:: DATASET EXCERPTS ::

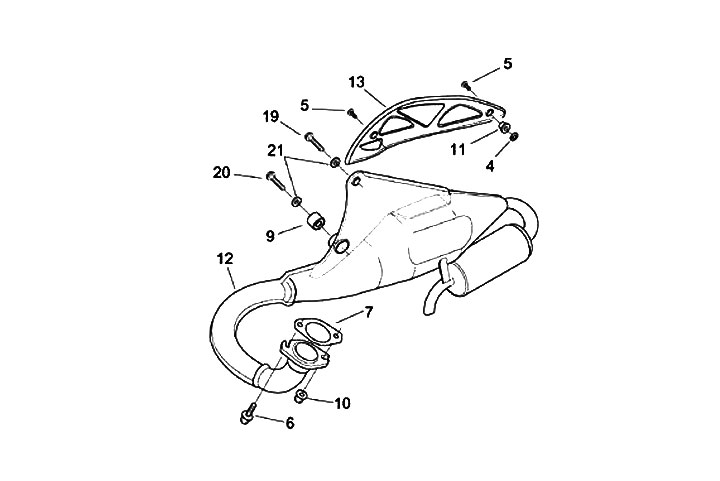 5
13
5
19
11
4
21
20
9
12
7
10
6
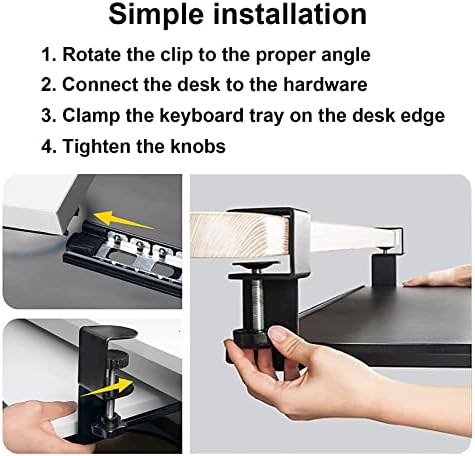 Simple installation

1. Rotate the clip to the proper angle
2. Connect the desk to the hardware
3. Clamp the keyboard tray on the desk edge
4. Tighten the knobs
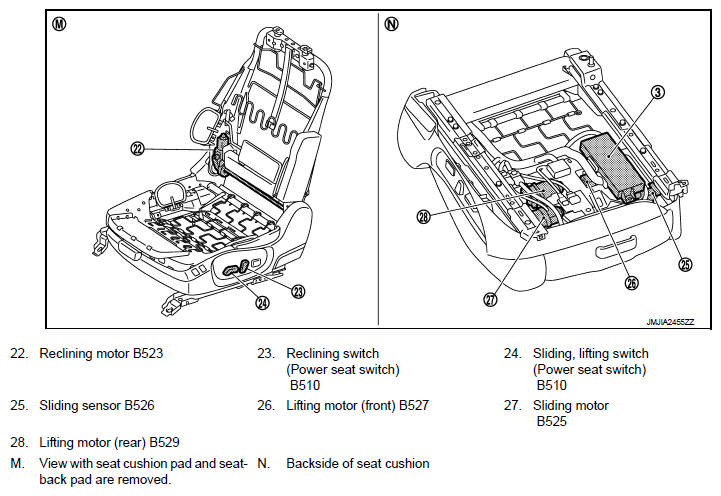 M

22

24

23

N

3

28

27

26

25

JMJIA2455ZZ

22. Reclining motor B523

23. Reclining switch (Power seat switch) B510

24. Sliding, lifting switch (Power seat switch) B510

25. Sliding sensor B526

26. Lifting motor (front) B527

27. Sliding motor B525

28. Lifting motor (rear) B529

M. View with seat cushion pad and seatback pad are removed.

N. Backside of seat cushion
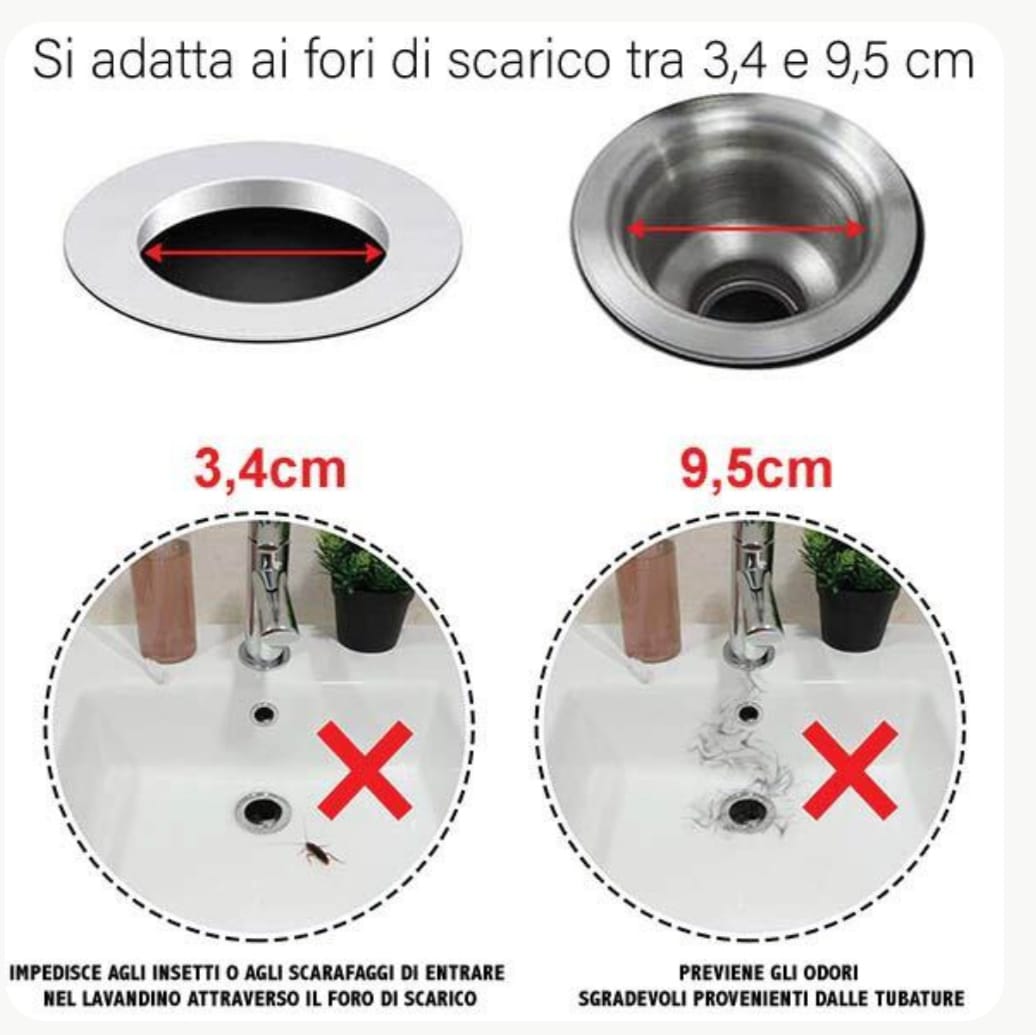 Si adatta ai fori di scarico tra 3,4 e 9,5 cm

3,4cm

9,5cm

IMPEDISCE AGLI INSETTI O AGLI SCARAFAGGI DI ENTRARE NEL LAVANDINO ATTRAVERSO IL FORO DI SCARICO

PREVIENE GLI ODORI SGRADEVOLI PROVENIENTI DALLE TUBATURE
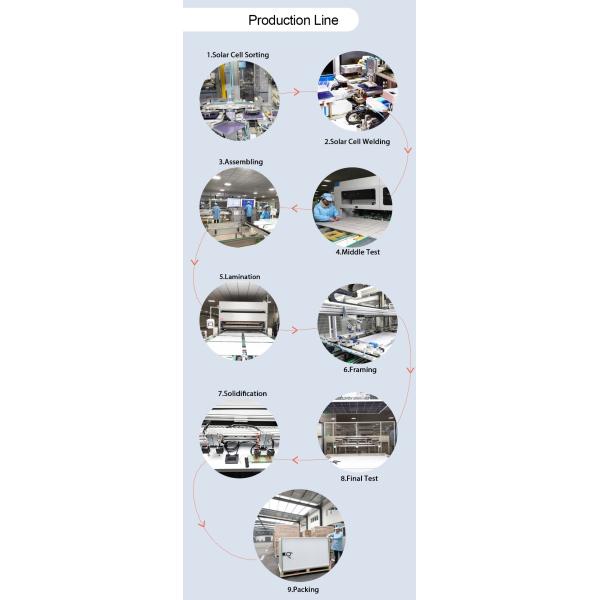 Production Line

1.Solar Cell Sorting

2.Solar Cell Welding

3.Assembling

4.Middle Test

5.Lamination

6.Framing

7.Solidification

8.Final Test

9.Packing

:: EXERCISE DESCRIPTION ::
Could you copy all of the entries above exactly, without the pictures?

:: SOLVED PROBLEM ::
 5
13
5
19
11
4
21
20
9
12
7
10
6
 Simple installation

1. Rotate the clip to the proper angle
2. Connect the desk to the hardware
3. Clamp the keyboard tray on the desk edge
4. Tighten the knobs
 M

22

24

23

N

3

28

27

26

25

JMJIA2455ZZ

22. Reclining motor B523

23. Reclining switch (Power seat switch) B510

24. Sliding, lifting switch (Power seat switch) B510

25. Sliding sensor B526

26. Lifting motor (front) B527

27. Sliding motor B525

28. Lifting motor (rear) B529

M. View with seat cushion pad and seatback pad are removed.

N. Backside of seat cushion
 Si adatta ai fori di scarico tra 3,4 e 9,5 cm

3,4cm

9,5cm

IMPEDISCE AGLI INSETTI O AGLI SCARAFAGGI DI ENTRARE NEL LAVANDINO ATTRAVERSO IL FORO DI SCARICO

PREVIENE GLI ODORI SGRADEVOLI PROVENIENTI DALLE TUBATURE
 Production Line

1.Solar Cell Sorting

2.Solar Cell Welding

3.Assembling

4.Middle Test

5.Lamination

6.Framing

7.Solidification

8.Final Test

9.Packing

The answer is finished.